Lesson Plan Assignment
Due:
10/25 lesson plan in class peer review
11/1 revise/submit Word doc via Dropbox
11/8 Jill/Maura return to you with feedback
11/22 revised lesson plan to Dropbox + in-class presentation
(Dropbox links are in the course group forum)
11/22 Brief Class Presentation Guidelines:
In 5 minutes or less, please share with us your answers to these questions:
– What is the lesson? What do you hope to accomplish?
– Who is this lesson for? (course, student level)
– Why did you select this technology to use in this lesson, how does it facilitate your learning objectives?
Then briefly talk us through a high-level overview of the lesson itself.
In Brief: We want you to create a 75-minute lesson plan appropriate for your field. Assume an audience of undergraduate students (unless you are working with another demographic and want to tailor your lesson plan to them). Your lesson should integrate one or more important concepts in your field with one or more relevant technologies.
Assignment Requirements
Reflection + Rationale
In 1-2 paragraphs, offer a critical reflection on your lesson plan & the process behind it.
You’ll state your goals & assessment below, but here take a moment to zoom out and reflect on your core pedagogical values (think back to our discussions in class on 8/30) and your rationale for this lesson plan in relation to them. How does this assignment embody those values? How can you design / teach / scaffold these values even within other constraints that might exist (curriculum requirements, time limitations, rules / regulations from your employer, etc.)?
In addition, consider the value of explicitly making this type of lesson plan (do you usually make lesson plans? if so, is this how you usually approach?); what you’ve learned from this assignment / process; what went well; what you’re struggling with; what questions you have for your peers / professors about next steps.
Goals
Write (bullet out) 3-6 goals that you have for this lesson. What will students learn?
Assessment
Next to each goal, write out how you will know how successfully students have achieved each goal. One assessment can cover more than one goal.
Activities
Please write out each of the activities you wish students to engage in, and explain how they meet the goals you have set for the lesson.
Timelime
Please break down your lesson into minutes and write out how much time you will be spending for each activity.
Materials
What special materials, if any, will your students need for this lesson?
Sample Lesson
Teaching Students to Use Hypothes.is for Critical Reading
Rationale / Reflection
[TBD in class together!]
Goals
- To teach students the basics of how to use the online annotation tool hypothes.is
- To reinforce critical reading skills
- To explicitly explain to students how hypothes.is will help with critical reading
Assessment
- I will ask students to perform the following basic tasks: add an annotation, add a tag, add an annotation on an existing annotation.
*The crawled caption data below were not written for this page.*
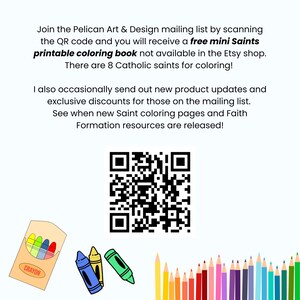 May include: A white graphic featuring a black QR code centered on the page. Text reads: Join the Pelican Art & Design mailing list by scanning the QR code and you will receive a free mini Saints printable coloring book. Includes crayon illustrations.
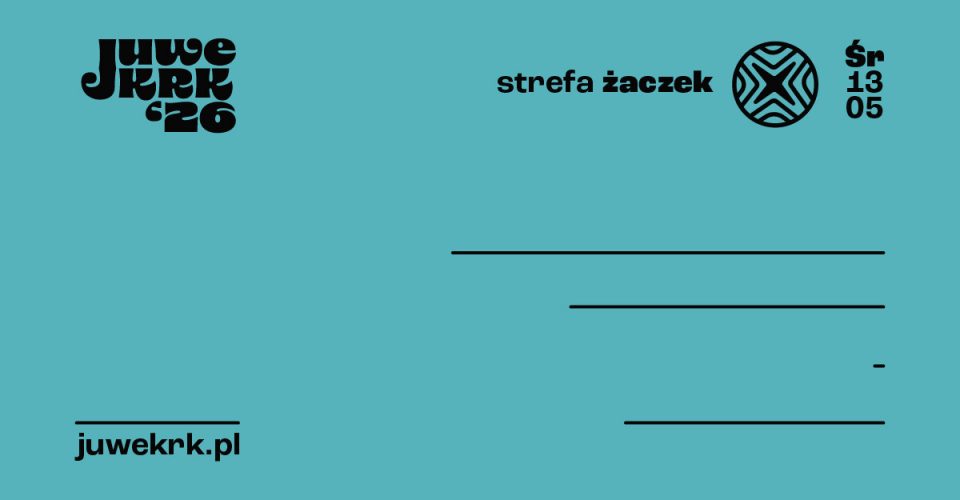Juwenalia Krakowskie 2026 – STREFA ŻACZEK | JUWEŚRODA - Kraków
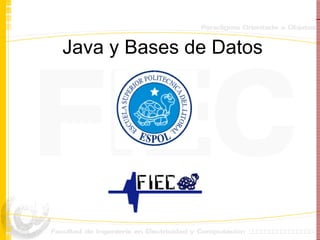 Java y Bases de Datos 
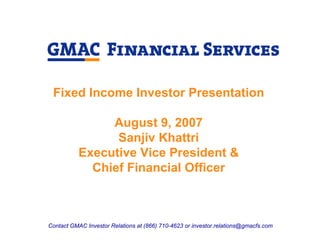 Fixed Income Investor Presentation

                August 9, 2007
                 Sanjiv Khattri
           Executive Vice President &
             Chief Financial Officer



Contact GMAC Investor Relations at (866) 710-4623 or investor.relations@gmacfs.com
 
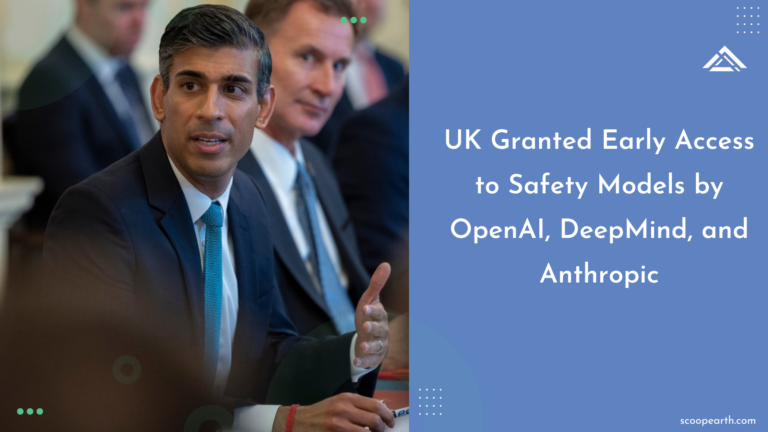 Prime Minister Rishi Sunak opened London Tech Week by revealing that OpenAI, Google DeepMind, and Anthropic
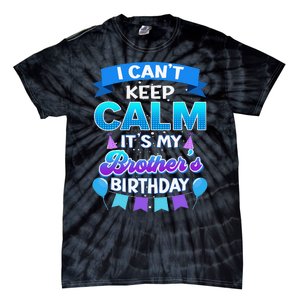 I Cant Keep Calm Its My Brother Birthday Bday Tie-Dye T-Shirt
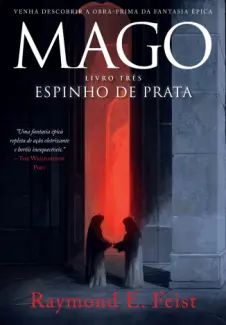 Espinho de Prata   -   Mago   - Vol.   3   -  Raymond E. Feist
I can easily see on the shared text if students are able to do these tasks, and can work individually with students who need help.
- We will read and annotate section I of Epictetus’s Enchiridion, not just for practice, but in terms of its content. Based on their annotations, I will be able to assess their critical reading skills in a preliminary way, which will help me shape future discussions around critical reading. As we review students’ annotations as a class, I will explicitly reinforce the idea of how academics hold “conversations” with one another over time and throughout history.
Activities and Timeline
5 Minutes: Attendance, class business, questions from students.
5 minutes: Freewrite: What does the phrase critical reading mean to you?
10 Minutes: PowerPoint presentation on the importance of critical reading, academic inquiry as a conversation that spans history. (Six slides)
15 Minutes: Introduction to Hypothes.is. What the tool does, how shared annotations can help us learn both faster and better, how it’s important to “talk back” to a text as you’re reading, how we can help each other contextualize the text
15 Minutes: We download the tool or set up the bookmarklet app, sign all students up to the ENG 100.5 group I’ve created, and start experimenting with annotation. Students will receive an assignment to add an annotation, add a tag, and add an annotation to someone else’s annotation. Their annotations and tags should be in the service of helping themselves and the class better understand The Enchiridion. That means: 1. asking a question; 2. Expressing an opinion about something Epictetus has written; 3. Providing historical context (by looking something up and providing a link); 4. Defining a word.
15 Minutes: Discussion of students’ annotations, with live notes about how we can be even more helpful to one another. Live editing during the discussion!
5 Minutes: Wrap-up. Homework assignment: Read and annotate sections II-X of The Enchiridion. You must ask at least three questions, make three comments, provide one link of context (history, biography, etc.), and define one word. It’s more than okay to layer answers on top of other people’s answers!
5 Minutes: cushion in case any of the above activities run over.
Materials
Students will not need any materials in addition to ones we’ve already been using for the class (e.g. computer, internet connection, etc.).